M. de Chédeville, décidément déconforté, risqua un sourire inquiet, en murmurant:

--Vous ne voyez pas les choses en beau.

--C'est vrai, il y a des jours où je flanquerais tout en l'air, répondit gaiement Hourdequin. Aussi voilà trente ans que les embêtements durent!... Je ne sais pas pourquoi je me suis entêté, j'aurais dû bazarder la ferme et faire autre chose. L'habitude sans doute, et puis l'espoir que ça changera, et puis la passion, pourquoi ne pas le dire? Cette bougresse de terre, quand elle vous empoigne, elle ne vous lâche plus... Tenez! regardez sur ce meuble, c'est bête peut-être, mais je suis consolé; lorsque je vois ça.

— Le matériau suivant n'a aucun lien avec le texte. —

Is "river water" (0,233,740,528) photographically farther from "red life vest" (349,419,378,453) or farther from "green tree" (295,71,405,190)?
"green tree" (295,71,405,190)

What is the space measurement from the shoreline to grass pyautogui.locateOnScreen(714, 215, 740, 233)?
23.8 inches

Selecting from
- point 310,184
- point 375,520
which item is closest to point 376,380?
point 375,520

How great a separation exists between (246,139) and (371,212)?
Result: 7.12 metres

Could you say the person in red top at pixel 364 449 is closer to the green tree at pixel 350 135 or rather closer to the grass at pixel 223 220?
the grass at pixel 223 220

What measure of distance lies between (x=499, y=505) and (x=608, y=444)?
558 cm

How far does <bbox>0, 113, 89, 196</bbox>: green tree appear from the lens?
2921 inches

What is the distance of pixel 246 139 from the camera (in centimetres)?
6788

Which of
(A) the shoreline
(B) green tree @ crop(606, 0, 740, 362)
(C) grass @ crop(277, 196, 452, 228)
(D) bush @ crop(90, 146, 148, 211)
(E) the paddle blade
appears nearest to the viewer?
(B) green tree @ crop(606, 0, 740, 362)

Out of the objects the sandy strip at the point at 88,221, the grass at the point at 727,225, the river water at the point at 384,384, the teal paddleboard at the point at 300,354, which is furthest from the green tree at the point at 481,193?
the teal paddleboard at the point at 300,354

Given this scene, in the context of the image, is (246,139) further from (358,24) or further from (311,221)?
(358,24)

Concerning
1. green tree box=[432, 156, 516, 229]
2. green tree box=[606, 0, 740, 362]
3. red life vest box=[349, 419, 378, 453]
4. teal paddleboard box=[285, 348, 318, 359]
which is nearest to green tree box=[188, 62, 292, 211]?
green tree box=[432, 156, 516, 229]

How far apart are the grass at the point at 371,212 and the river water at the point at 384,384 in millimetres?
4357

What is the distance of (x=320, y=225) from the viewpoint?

De sa main tendue, il désignait une coupe en argent, protégée contre les mouches par une mousseline, le prix d'honneur remporté dans un comice agricole. Ces comices, où il triomphait, étaient l'aiguillon de sa vanité, une des causes de son obstination.

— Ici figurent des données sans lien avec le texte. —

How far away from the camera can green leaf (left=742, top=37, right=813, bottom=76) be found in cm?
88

Malgré l'évidente lassitude de son convive, il s'attardait à boire son café; et il versait du cognac dans sa tasse pour la troisième fois, lorsque, ayant tiré sa montre, il se leva en sursaut.

--Fichtre! deux heures, et moi qui ai une séance du conseil municipal!... Oui, il s'agit d'un chemin. Nous consentons bien à en payer la moitié, mais nous voudrions obtenir une subvention de l'État, pour le reste.

M. de Chédeville avait quitté sa chaise, heureux, délivré.

--Dites donc, je puis vous être utile, je vais vous l'obtenir, votre subvention... Voulez-vous que je vous conduise à Rognes dans mon cabriolet, puisque vous êtes pressé?

--Parfait!

Et Hourdequin sortit pour faire atteler la voiture, qui était restée au milieu de la cour. Quand il rentra, il ne trouva plus le député, il finit par l'apercevoir dans la cuisine. Celui-ci avait poussé la porte, et il se tenait là souriant, devant Jacqueline épanouie, à la complimenter de si près que leurs faces se touchaient presque: tous deux s'étaient flairés, s'étaient compris, et se le disaient, d'un clair regard.

Lorsque M. de Chédeville fut remonté dans son cabriolet, la Cognette retint un moment Hourdequin, pour lui souffler à l'oreille:

--Hein? il est plus gentil que toi, il ne trouve pas que je suis bonne à cacher, lui?

En chemin, pendant que la voiture roulait entre les pièces de blé, le fermier revint à la terre, à son éternel souci. Il offrait maintenant des notes écrites, des chiffres, car lui, depuis quelques années, tenait une comptabilité. Dans la Beauce, ils n'étaient pas trois à en faire autant, et les petits propriétaires, les paysans haussaient les épaules, ne comprenaient même pas. Pourtant, la comptabilité seule établissait la situation, indiquait ceux des produits qui étaient à profit, ceux qui étaient à perte; en outre, elle donnait le prix de revient et par conséquent de vente. Chez lui, chaque valet, chaque bête, chaque culture, chaque outil même, avait sa page, ses deux colonnes, le _Doit_ et l'_Avoir_, si bien que, continuellement, il se trouvait renseigné sur le résultat de ses opérations, bon ou mauvais.

--Au moins, dit-il avec son gros rire, je sais comment je me ruine.